OBJECTIVE
Extend the article below on Freedom Communications and its shift away from print, beginning directly after the sentence that closes its final quotation.

Power of the press

When Scott Flanders took over as CEO of Freedom Communications Inc. last January, there was a pent-up desire to move the family-owned company in a new direction.

The company derived 97 percent of its $1 billion in 2005 revenue and almost all of its profits from the newspapers and television stations it operates, but customers’ news and information-consuming habits were rapidly changing. No longer was the traditional daily newspaper or 6 o’clock news broadcast the main source of information. Internet news sites and alternative publications were taking market share.

The company’s long-term prospects were at stake. With so much of Freedom’s revenue tied to what are generally declining markets, the company had to make some sobering assessments of its business model.

“Short-term performance would have continued to be strong, but the long-term position of the company would have gradually weakened as the long-term trends of our readership
moved its time from print to interactive without the company investing into where they were spending their time,” Flanders says. “So over a longer period of time, as our audiences erode,
advertising dollars would have migrated away from us, and the business would have moved into cyclical decline. What I’m trying to do is not run the company for a day or a week or a
month but for the next generation of shareholders.”

MATERIAL PROVIDED
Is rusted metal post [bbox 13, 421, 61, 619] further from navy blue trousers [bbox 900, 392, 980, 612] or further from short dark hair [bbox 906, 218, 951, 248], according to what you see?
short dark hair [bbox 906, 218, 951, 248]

ANSWER TO THIS EXERCISE
For Flanders, the answers weren’t going to come out of his experience or from his thinking but out of the minds of the company’s employees. And the managers at Freedom
Communications — most of them below the senior ranks — were Flanders’ greatest asset when it came to devising a new strategy to redirect the company.

“I think the No. 1 thing is to tease out of the organization where that organization believes it should go, to not assume that just because you’re brought in as a change agent
that your ideas are the right ones or that … just because you’re brought in, the organization doesn’t know where it needs to go,” says Flanders. “It just needs new leadership,
focus and energy to unleash that.”

Flanders gathered a team of the company’s executives, those who had been identified as thought leaders, to hammer out the company’s new direction.

“The first thing I did when I came on board was [I] polled the executive team — the top 50 executives, cross-divisional, multidisciplinary associates from around the company — to brainstorm and bubble up ideas about what our future opportunities were and what the obstacles to achieving those were,” Flanders says. “I brought in a facilitator
to help guide that team because I wanted to extract from the organization what it thought our future should be. I fully expected to have to bring in external consulting help to
flesh out our strategy, but, in fact, the team had the strategy, and it just needed to be unlocked.”

Declare the future
While it was the group that would come up with the plan, it was Flanders who would provide the goal.

“I fundamentally believe that the job of leadership is to declare the future, and I set it up at the beginning,” says Flanders. “I stated that my vision for the business is that we
obtain the leading share of audience and advertising sales in every market we serve by 2010. I wanted to make one bold statement, and I challenged them to process that statement, determine whether they agreed with it, and if they did, to spend 12 weeks laying out for me what that was going to take.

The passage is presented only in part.